After the report was released, your company recalled more than 4,000 closed-channel duodenoscopes used in hospitals in the United States in order to fix the design flaw that trapped bacteria and prevented effective cleaning. Patients and doctors were assured that so long as the device was cleaned properly, repaired closed-channel duodenoscopes would no longer spread deadly bacteria from one patient to another.  However, reportedly, the device involved in the most recent outbreak had undergone the same or similar modifications as the Olympus duodenoscopes in the United States, raising questions about whether the repairs are working correctly.

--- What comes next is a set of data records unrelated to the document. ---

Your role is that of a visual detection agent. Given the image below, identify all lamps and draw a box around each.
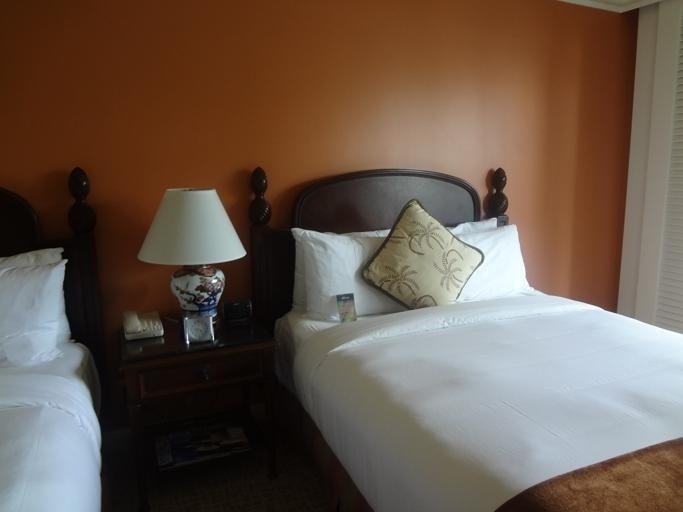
[135,189,248,326]
[119,320,279,510]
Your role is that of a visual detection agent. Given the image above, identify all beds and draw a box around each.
[249,168,683,511]
[0,166,115,508]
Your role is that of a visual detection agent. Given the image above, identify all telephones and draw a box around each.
[121,310,164,340]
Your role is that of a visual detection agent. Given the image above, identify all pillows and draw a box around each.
[290,199,528,321]
[0,242,72,354]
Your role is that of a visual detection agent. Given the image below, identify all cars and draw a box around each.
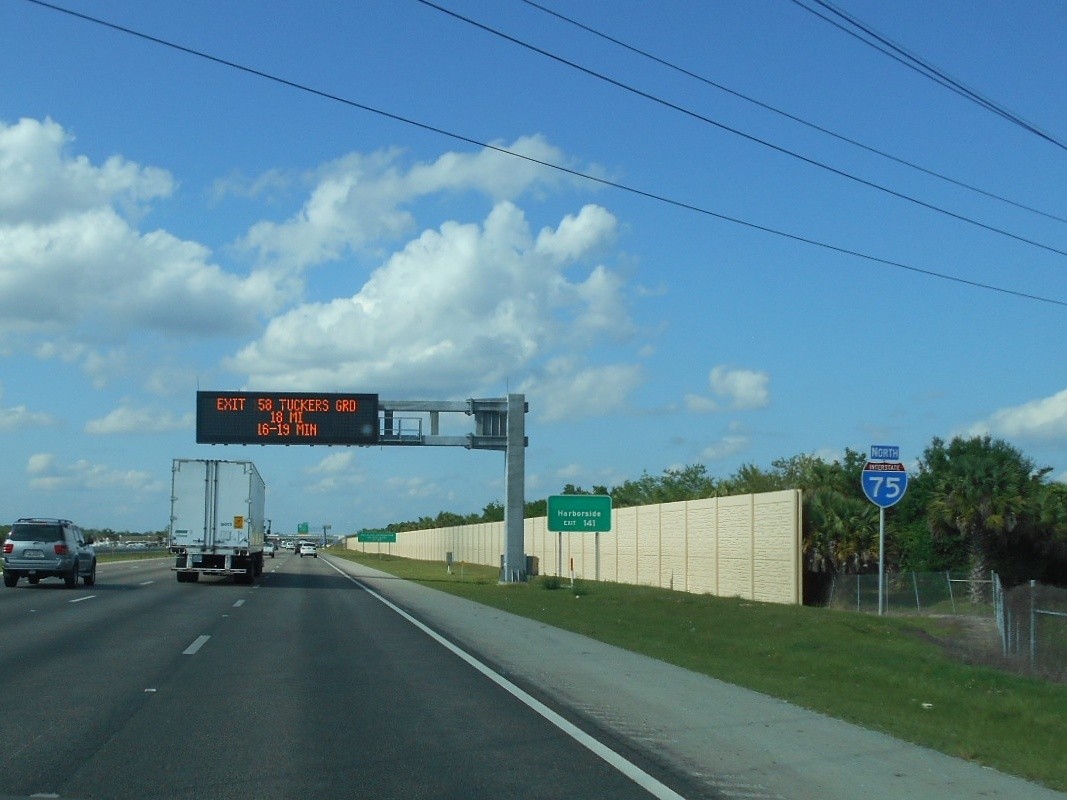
[280,540,303,555]
[299,542,318,558]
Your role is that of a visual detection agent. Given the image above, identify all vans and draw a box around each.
[261,542,275,558]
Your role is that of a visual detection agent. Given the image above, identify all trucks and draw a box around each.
[164,458,272,585]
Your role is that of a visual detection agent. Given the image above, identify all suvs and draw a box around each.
[0,518,98,589]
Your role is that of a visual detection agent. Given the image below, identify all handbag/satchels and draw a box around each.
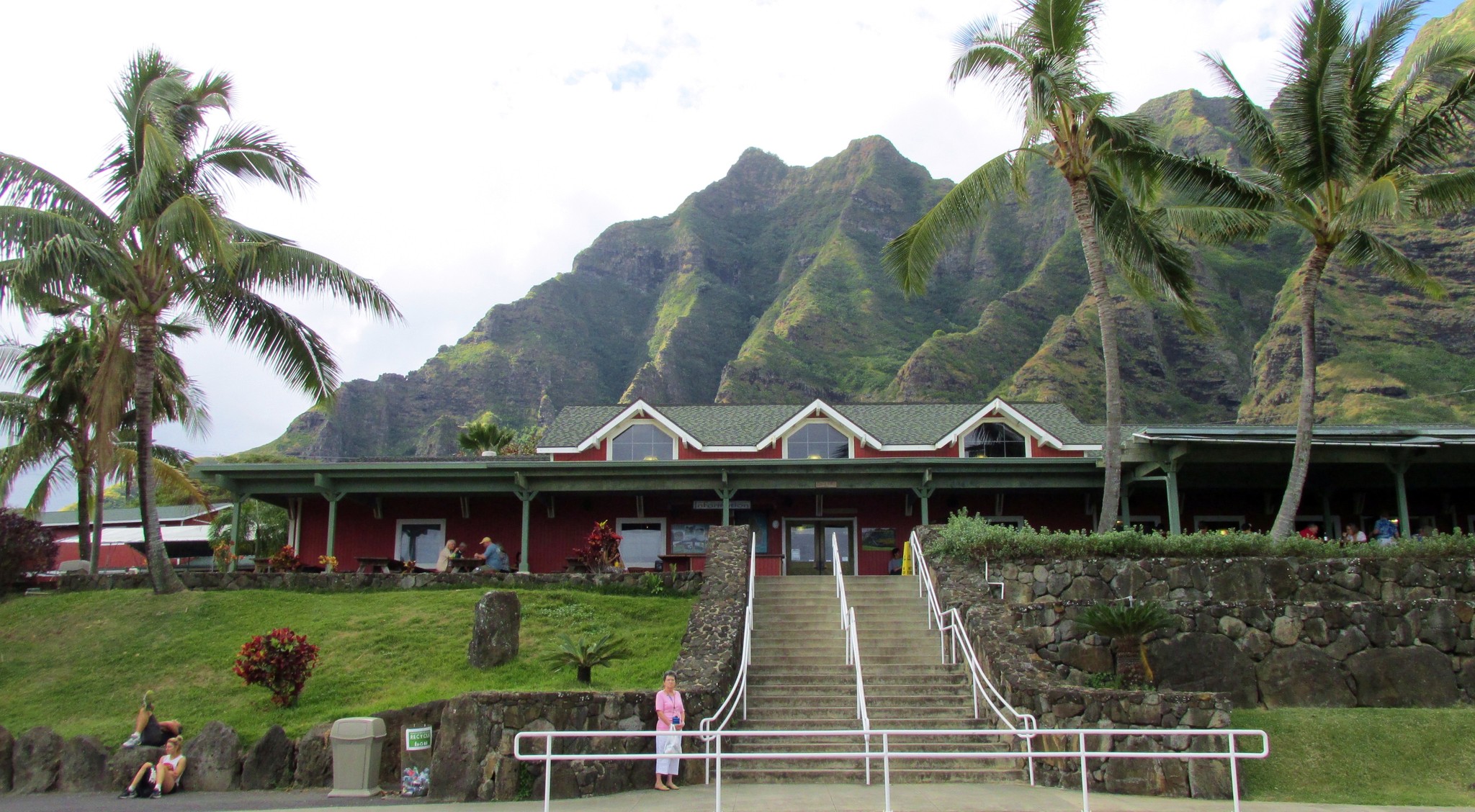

It is essential that patients and doctors are confident that the devices used in medical procedures are safe, and following the tragic impacts outbreaks have had on patients and families in my home state and across the nation, I remain absolutely committed to ensuring rigorous oversight of medical device safety.  To that end, I request that you provide following information no later than April 17. 

  1. Unredacted copies of all medical device reports or adverse event reports sent by Olympus to the FDA regarding the TJF-Q180V, TJF-Q180V-2, or any other closed-channel duodenoscope models from February 1, 2016 until today.
  2. Copies of all documents from February 1, 2016 until today that reference antibiotic-resistant infections and any duodenoscope.
  3. Validation data demonstrating that repaired TJF-Q180V duodenoscopes can be reprocessed effectively.  

Thank you in advance for your cooperation.  If you have any questions related to this request please contact Carly Rush or Remy Brim with the HELP Committee at 202-224-3254.